Significava per il popolo tornare a vivere. Significava rinascere. La necessità
della crocifissione di Gesù viene
posta dunque in relazione alla possibilità che l’uomo possa rinascere, che è il
movimento suggerito a Nicodemo in Gv 3,3. La promessa
straordinaria, per l’uomo, in virtù di quest’azione gratuita di Dio, è la “vita
eterna”. L’innalzamento di Gesù determina la salvezza
dell’uomo.
I vv. 16-21
rappresentano la lettura teologica di questo innalzamento
nel duplice movimento che va da Dio all'uomo (16-18) e dall'uomo a Dio (19-21).
Va subito anticipato che al centro di questo doppio
movimento, che sancisce la Nuova Alleanza, c'è una parola decisiva: krìsis, che traduciamo con giudizio, ma senza
sfuggire alla suggestione della sua derivazione lessicale in lingua italiana:
appunto, crisi. All'origine della possibilità che l'uomo
rimodelli la propria esistenza sulla risposta all'amore di Dio
c'è dunque una crisi, una destrutturazione che pone l'uomo di fronte alla
necessità di ripensare i presupposti esistenziali del proprio vivere.
Nei vv.16-18, dunque, il movimento
del testo segnala un’azione di Dio nei confronti dell’uomo, o meglio, del
“mondo”. Conviene leggere questa sezione del testo avendo ben presente il
prologo dell’Evangelo di Giovanni, con la sua prospettiva universale: “Il mondo
fu fatto per mezzo di lui” (Gv 1,10).

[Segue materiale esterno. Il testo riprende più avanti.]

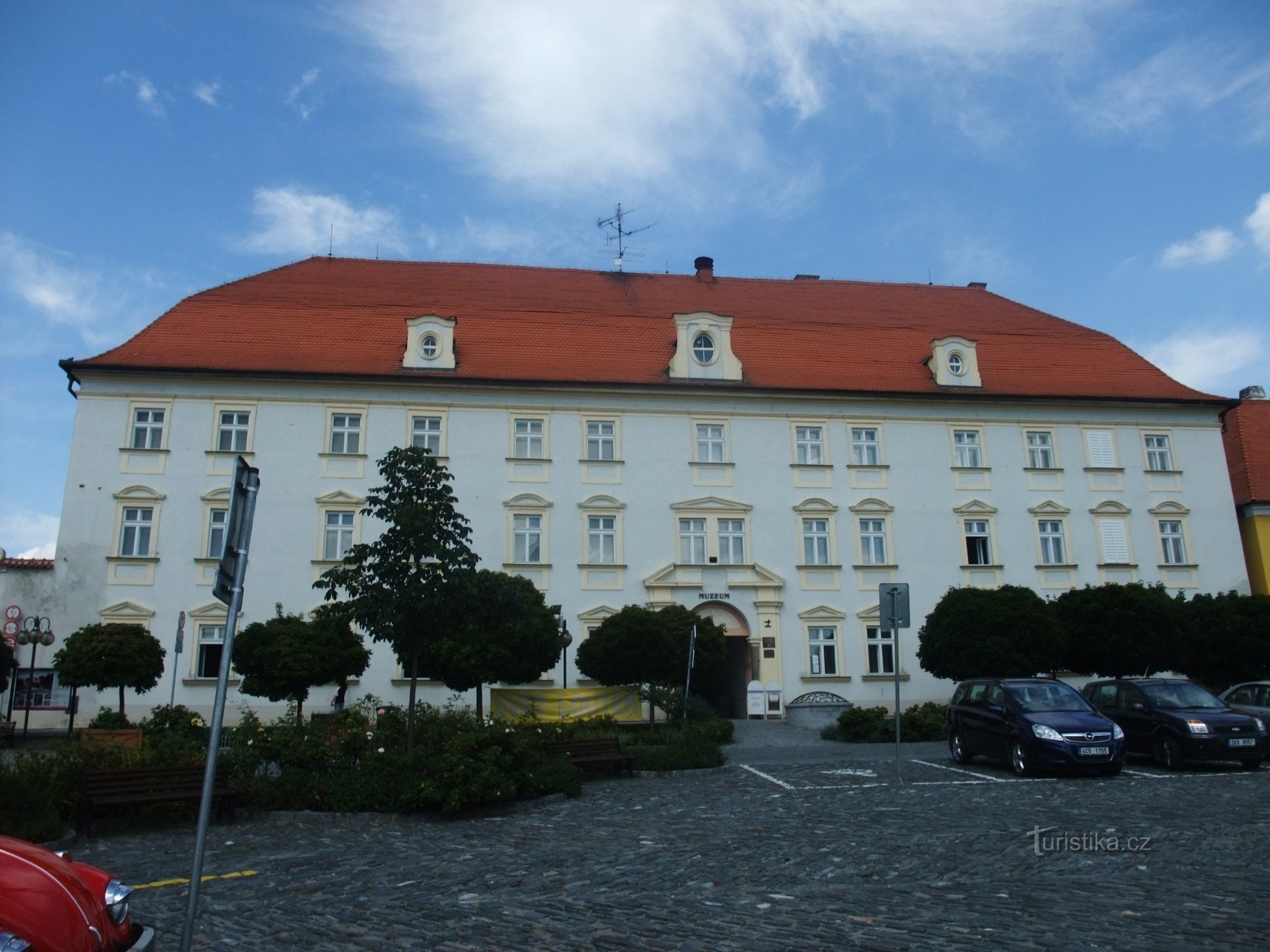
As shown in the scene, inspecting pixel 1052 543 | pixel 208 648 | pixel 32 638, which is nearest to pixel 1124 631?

Nel prologo
giovanneo è interpellato il “mondo” come genere umano che riceve la luce ed è
invitato a fare una scelta fondamentale. L’alternativa
luce/tenebre si accampa già fin dall’inizio dell’Evangelo come alternativa
radicale, che chiama l’uomo alla responsabilità di una scelta critica, una
scelta di accoglienza o di rifiuto, di fede o di incredulità. Sullo sfondo del
prologo, possiamo dunque tornare ai nostri versetti per constatare
da un lato l’intenzione salvifica di Dio (“perché sia salvato per mezzo di
lui”, v.17), dall’altro quella che gli esegeti definiscono “escatologia
anticipata” ovvero la immediata conseguenza della scelta umana: “chi non
crede è già stato giudicato” (v.18). La dinamica del giudizio non ha dunque a
che fare con un atto positivo di Dio, che si situa al termine della storia,
bensì come constatazione di una scelta esistenziale dell'uomo qui e
ora. Si tratta di un giudizio già avvenuto nel momento stesso in cui,
rispetto alla opzione fondamentale, ci si è posti in
termini di resistenza. La resistenza all'amore di Dio genera, di per sé,
il collocarsi al di fuori della Vita.
I vv.19-21 spiegano il movimento dell’uomo
in ordine alla fede. Come avviene il credere? Come si
produce l’incredulità? Tutto viene descritto in
relazione ad un evento discriminante: “la luce è venuta nel mondo” (v.19a).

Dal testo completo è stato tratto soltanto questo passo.